An orthopedic surgeon, answering that question, offered me two Options:
1. Surgery to fuse a couple (or maybe 3) vertebrae together in my lower back, or 
(b) inject some goop around that nerve to get it so drunk that it no longer sees the vertebrae slipping around.

Today Terry, P.A., injected 2 cc's of the goop between L4 and L5 while Stephanie employed a continuous X-ray to show Terry where his needle was going. The discomfort was, for me, somewhere between having a tooth pulled and stubbing my toe on an erupting volcano.

It really wasn't that bad, but I have had more fun.

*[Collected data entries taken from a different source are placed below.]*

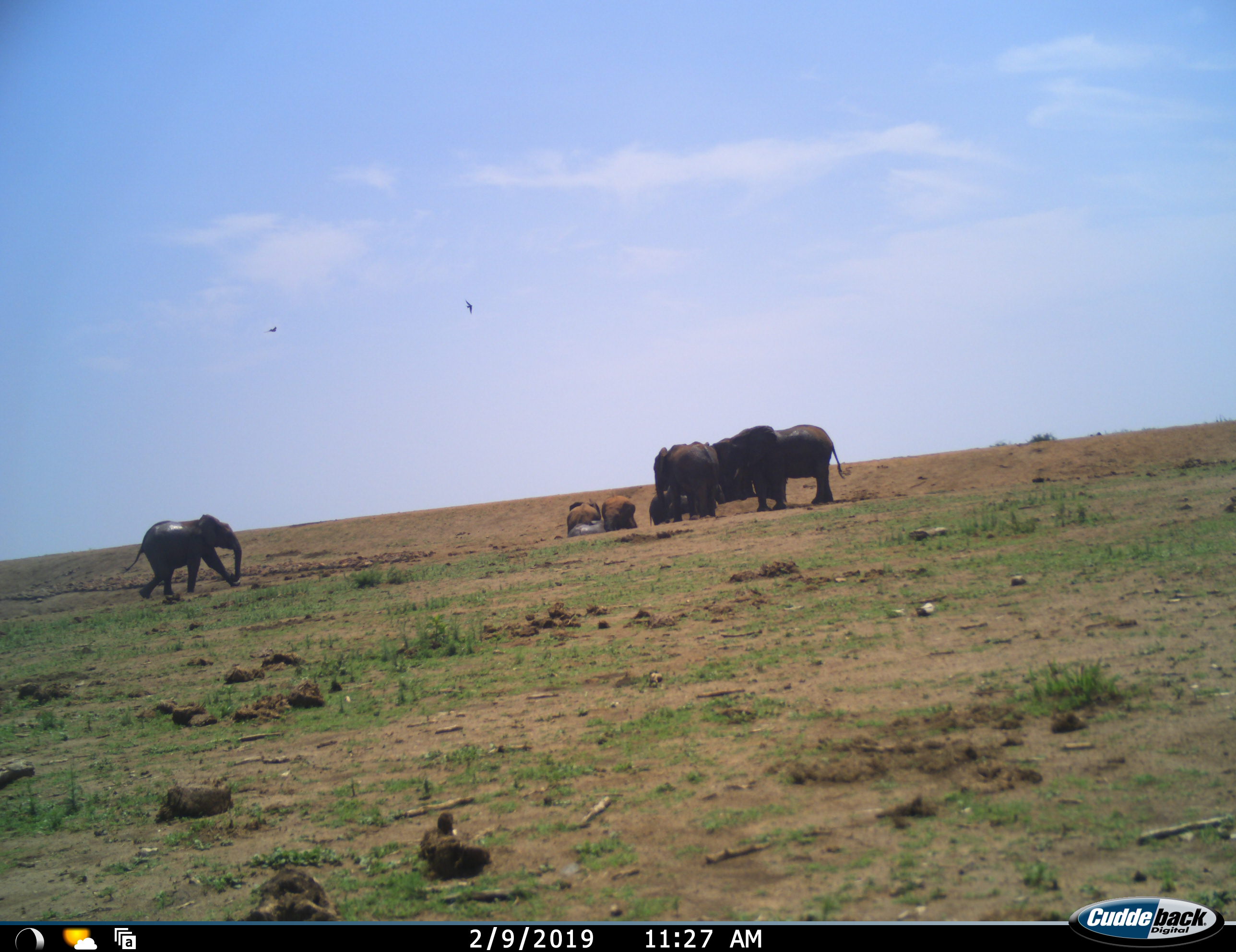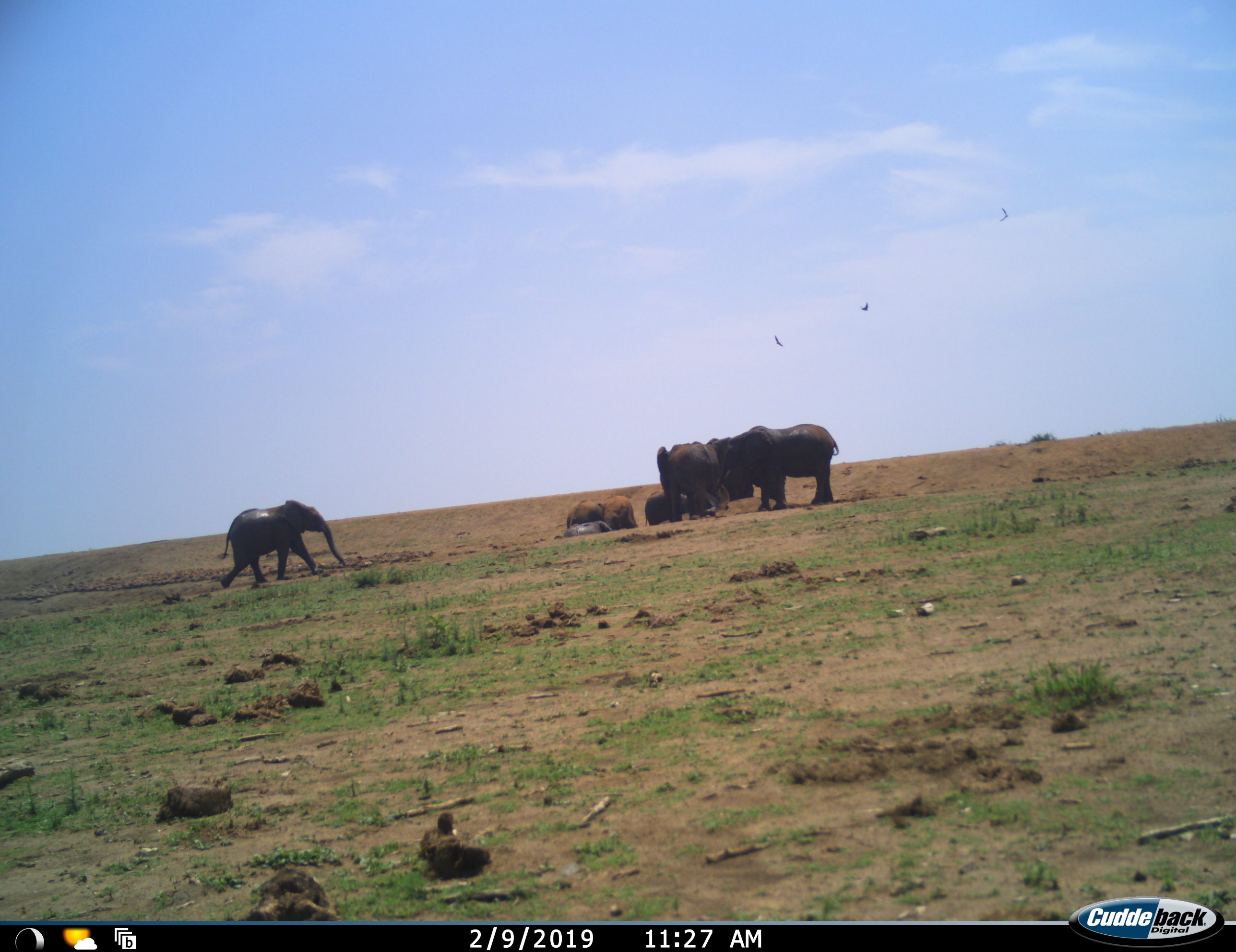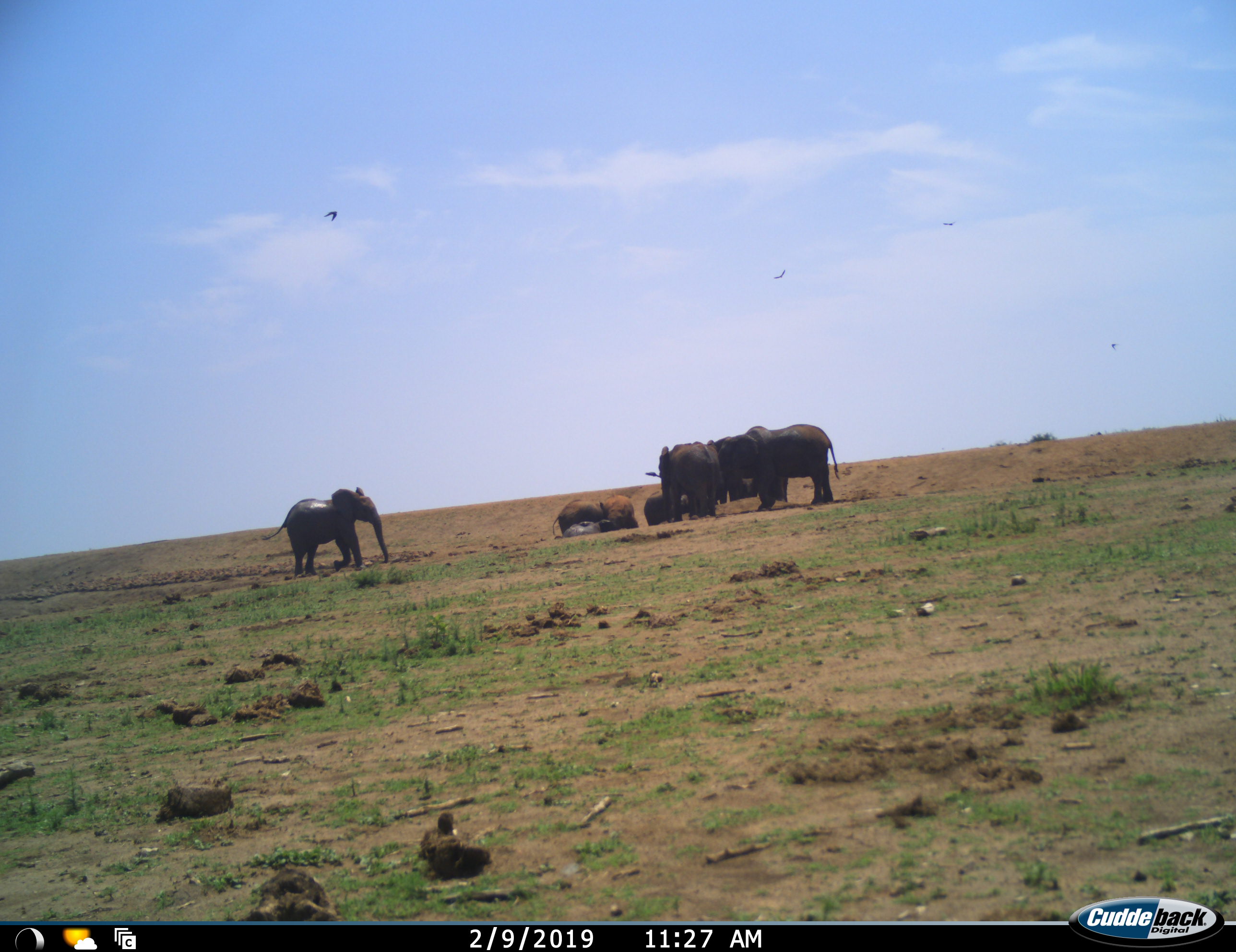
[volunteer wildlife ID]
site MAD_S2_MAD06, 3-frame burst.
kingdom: Animalia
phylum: Chordata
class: Mammalia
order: Proboscidea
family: Elephantidae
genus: Loxodonta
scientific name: Loxodonta africana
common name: african bush elephant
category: elephant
Elephant (african bush elephant) (Loxodonta africana), count 7. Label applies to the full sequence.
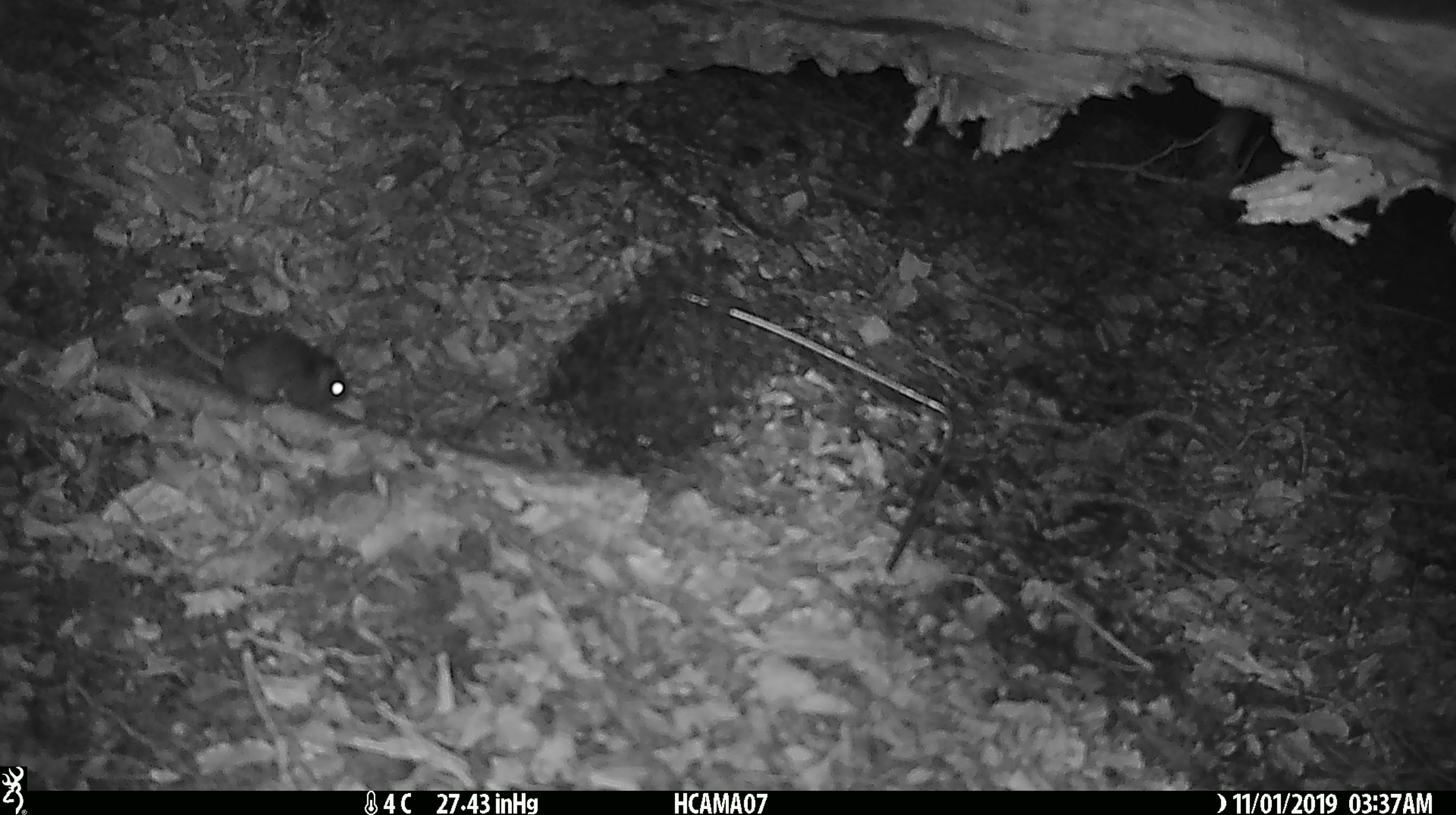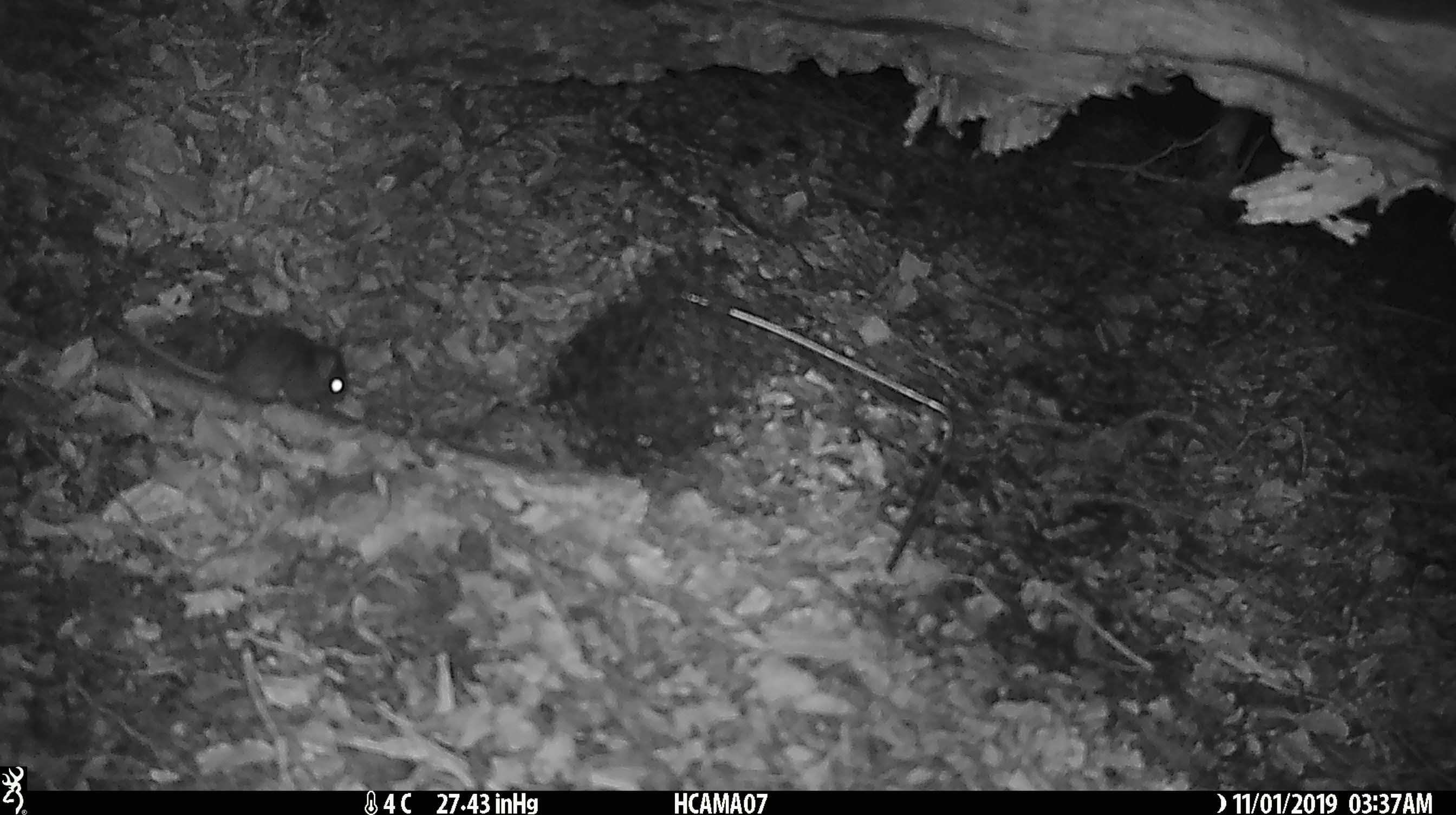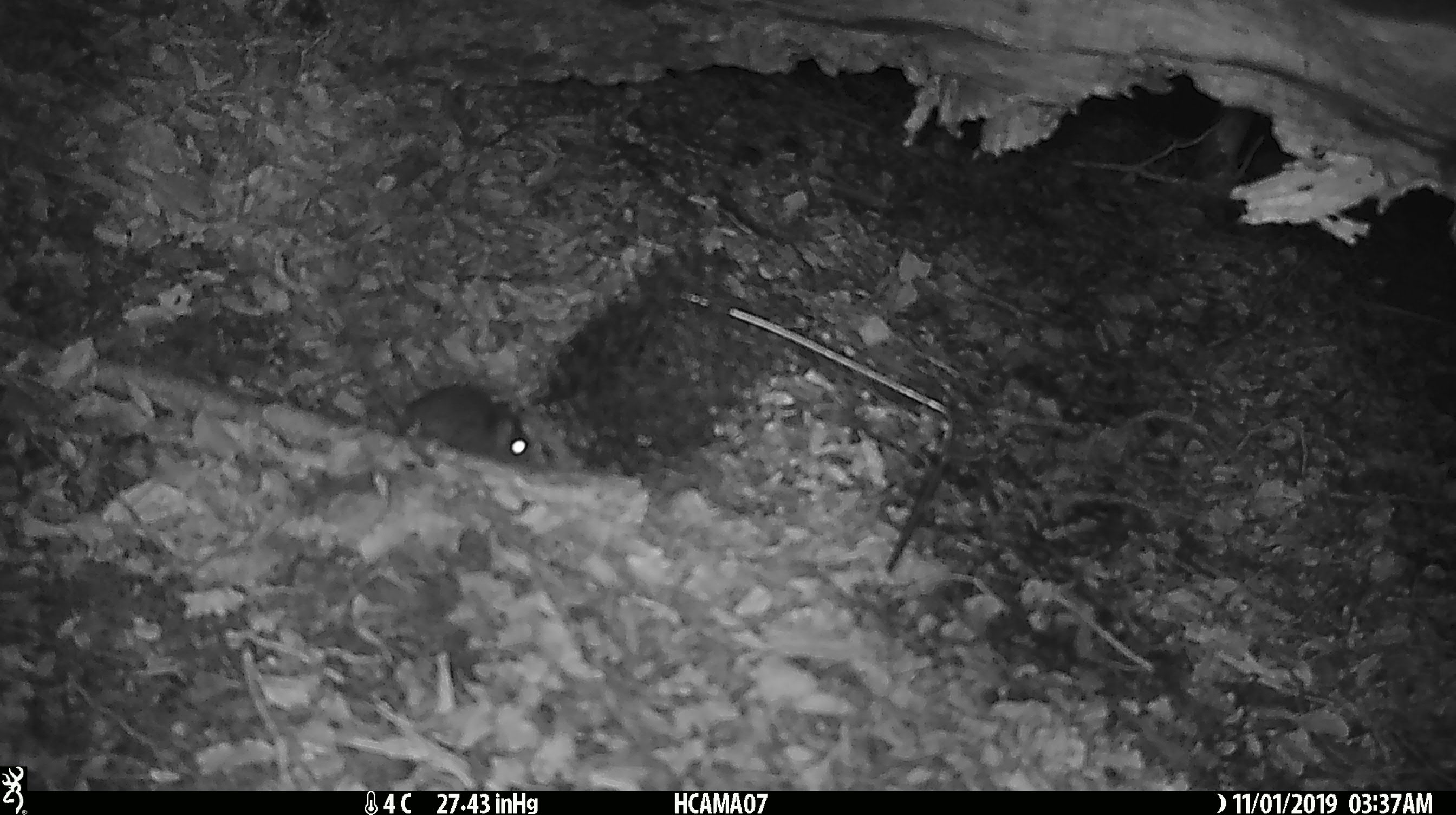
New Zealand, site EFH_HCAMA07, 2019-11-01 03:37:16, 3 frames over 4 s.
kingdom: Animalia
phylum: Chordata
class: Mammalia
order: Rodentia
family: Muridae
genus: Mus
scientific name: Mus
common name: mouse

My expectation is a substantial reduction in lower back pain for some number of months, after which I will be faced with Options 1 and b again. Meanwhile, I will look for Option X, whatever that is.

By the way, if you've read this far, I'll assume you're up for just a bit more of this drivel...my bones are quite old and the MRI showed a substantial amount of arthritis -- the osteo kind, not the rheumatoid kind -- which would complicate Option 1, while reducing the effectiveness of Option b.

When I was much younger, it seemed as though I always had some good options. Now, not so much.

Still, it's better than stubbing my toe on an erupting volcano.